Teachers at Pine Eagle Charter School in Halfway weren't warned that two masked men wearing hoodies and wielding handguns would invade their meeting -- firing blanks, or the entire faculty would be dead. Many schools were jittery in the wake of real school shootings, but only Pine Eagle Charter chose to deploy fake live gunmen in response. (About 255,000 read it online.)

3. Supreme Court Justice Clarence Thomas visits the University of Portland, talks about trying to help young people from modest backgrounds, like his by Casey Parks

Thomas stayed away from controversy and drew applause as he helped explain why he would provide a scholarship to a once-homeless UP student. (About 105,000 read it online.)

4. Oregon names standout schools, those with abysmal results by Betsy Hammond

Oregonians eagerly await the release of school performance ratings each year, giving them the state's most definitive take on which schools are knocking it out of the park and which are letting their students, and taxpayers, down. (About 31,300)

5. Phil and Penny Knight donate $500 million to OHSU for cancer research, contingent on the school raising $500 million of its own by Andrew Theen

Phil Knight is one of Oregon's greatest successes. Cancer is a bitter foe. Readers could not resist reading about this match up, with OHSU's breakthrough cancer doc Brian Druker calling the Knights' move "brilliant." (About 26,400)

6. Portland school bus driver apparently asleep at the wheel by Melissa Binder

The Oregonian got a major assist on this one from Lincoln High student Nicholas Sayre.
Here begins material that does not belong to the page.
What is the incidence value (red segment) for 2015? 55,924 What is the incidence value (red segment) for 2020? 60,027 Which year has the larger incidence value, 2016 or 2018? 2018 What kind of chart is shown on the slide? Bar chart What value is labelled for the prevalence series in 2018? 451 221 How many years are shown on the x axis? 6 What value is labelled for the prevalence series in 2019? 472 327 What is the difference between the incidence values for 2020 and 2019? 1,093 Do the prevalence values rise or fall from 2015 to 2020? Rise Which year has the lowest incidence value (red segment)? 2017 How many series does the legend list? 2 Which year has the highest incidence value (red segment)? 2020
Terrified by a pattern of dangerous driving by his school bus driver, Sayre shot video showing incontrovertible evidence of sleepy driving. The driver was fired. (About 23,800)

7. Portland woman inspired to become a teacher because her own elementary teacher was extraordinarily kind to her by Tom Hallman

Chief Joseph Elementary teacher Dayna Strozinsky Hasart reached out to a poor little girl struggling with reading and belonging and changed her life. (About 22,200)

8. Sherwood High teacher charged with sexually abusing three students by Fenit Nirappil

A grand jury indicted Denise Keesee on six counts of second-degree sexual abuse. She resigned in the spring and faces trial in February. (About 21,000)

9. Oregon law school graduate beats back $50,000 in student loans by Betsy Hammond

Mike Hedlund of Klamath Falls waged a 10-year legal battle to force his lender to discharge most of the $85,000 in federal student loans he built up while earning his 1997 law degree from Willamette University. His victory disproved the common adage that student loans can't be forgiven, even in bankruptcy. (About 20,000)

10. Missing homework, late assignments matter little as Oregon schools grade exclusively on academic mastery by Betsy Hammond

At least in theory, Oregon schools are grading in a whole new way this year, under an Oregon law mandating academics-only grades. Turning assignments in late, skipping homework and talking during class shouldn't hurt that grade, as long as the student can demonstrate the key skills and knowledge covered in the course. (About 18,000 read it online).

Rest assured, dear readers, that when significant news happens in education during 2014, The Oregonian's crackerjack team of reporters will work to bring you the story.